WikiLeaks has published a list of overseas biopharmaceutical facilities considered vital to US national security as part of its release of leaked diplomatic cables.
The release lists overseas facilities whose loss would have a “debilitating impact” on US national security. Included on the list are biopharm production facilities, for products such as vaccines and insulin, located in Europe, Latin America, Australia and Canada.
Publication of the list is among the most controversial aspects of the WikiLeaks release of leaked diplomatic cables. Malcolm Rifkind, former UK Foreign Secretary, said the leak is “bordering on criminal”, adding it contains “the kind of information terrorists are interested in knowing".
The leaked cable, available online here , lists by geography overseas infrastructure the US considers vital to its security. This includes communication hubs, gas pipelines and mines, as well as biopharm sites manufacturing insulin, vaccines, anti-venoms and other products.
Biopharm companies listed in the cable include: Baxter AG, GlaxoSmithKline, Novo Nordisk, Sanofi-Aventis, Genzyme, Novartis, IDT Biologika, Vetter Pharma, Hoffman-La Roche, CSL Behring and Grifols.
in-PharmaTechnologist contacted a number of the biopharm companies for comment. Some were unable to comment in time for publication. Novo Nordisk declined to comment while Novartis made a brief statement.

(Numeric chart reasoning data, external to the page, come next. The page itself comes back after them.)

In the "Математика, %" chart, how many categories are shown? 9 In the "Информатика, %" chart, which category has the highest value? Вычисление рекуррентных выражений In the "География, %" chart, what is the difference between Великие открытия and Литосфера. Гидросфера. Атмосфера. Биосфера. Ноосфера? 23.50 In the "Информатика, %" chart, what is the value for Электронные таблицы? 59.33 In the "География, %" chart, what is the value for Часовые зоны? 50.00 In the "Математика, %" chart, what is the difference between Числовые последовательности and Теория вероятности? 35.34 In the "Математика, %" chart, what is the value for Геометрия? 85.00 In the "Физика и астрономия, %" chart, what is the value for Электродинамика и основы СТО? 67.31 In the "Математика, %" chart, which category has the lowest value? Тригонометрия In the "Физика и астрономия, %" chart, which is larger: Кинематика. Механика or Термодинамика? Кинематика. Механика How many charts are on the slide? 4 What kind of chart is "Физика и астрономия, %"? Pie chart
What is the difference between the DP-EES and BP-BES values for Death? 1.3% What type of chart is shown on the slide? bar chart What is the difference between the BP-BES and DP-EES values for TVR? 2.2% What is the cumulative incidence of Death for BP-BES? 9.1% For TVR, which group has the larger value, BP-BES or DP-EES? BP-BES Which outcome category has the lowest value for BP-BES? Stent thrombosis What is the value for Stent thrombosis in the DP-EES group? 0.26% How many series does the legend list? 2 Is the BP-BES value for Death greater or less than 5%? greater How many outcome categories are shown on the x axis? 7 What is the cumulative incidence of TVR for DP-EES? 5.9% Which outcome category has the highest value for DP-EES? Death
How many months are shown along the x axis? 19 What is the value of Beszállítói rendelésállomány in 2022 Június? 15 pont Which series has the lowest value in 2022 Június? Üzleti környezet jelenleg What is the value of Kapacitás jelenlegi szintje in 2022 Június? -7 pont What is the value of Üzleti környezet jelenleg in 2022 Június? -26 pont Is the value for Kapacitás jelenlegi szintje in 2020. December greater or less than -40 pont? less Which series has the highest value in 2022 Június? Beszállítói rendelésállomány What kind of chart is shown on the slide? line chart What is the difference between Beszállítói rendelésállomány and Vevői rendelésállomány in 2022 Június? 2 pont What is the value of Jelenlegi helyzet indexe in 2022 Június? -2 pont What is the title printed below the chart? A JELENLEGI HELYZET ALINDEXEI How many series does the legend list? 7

“Novartis is aware that we have been mentioned in a leaked document on the WikiLeaks website. The information is being reviewed and Novartis has no further comment at this time”, said the company in a statement to in-PharmaTechnologist.
Chemicals and the cable
Also included on the list are a number of chemical production sites. These include a Siemens site in Germany which the cable says performs “essentially irreplaceable production of key chemicals” and a BASF plant described as the “world's largest integrated chemical complex”.
The cable was sent by the US State Department to overseas missions in February 2009 as part of an update of the list of vital infrastructure located outside the US. US diplomats were asked to give input on critical infrastructure but were “not being asked to consult with host governments”.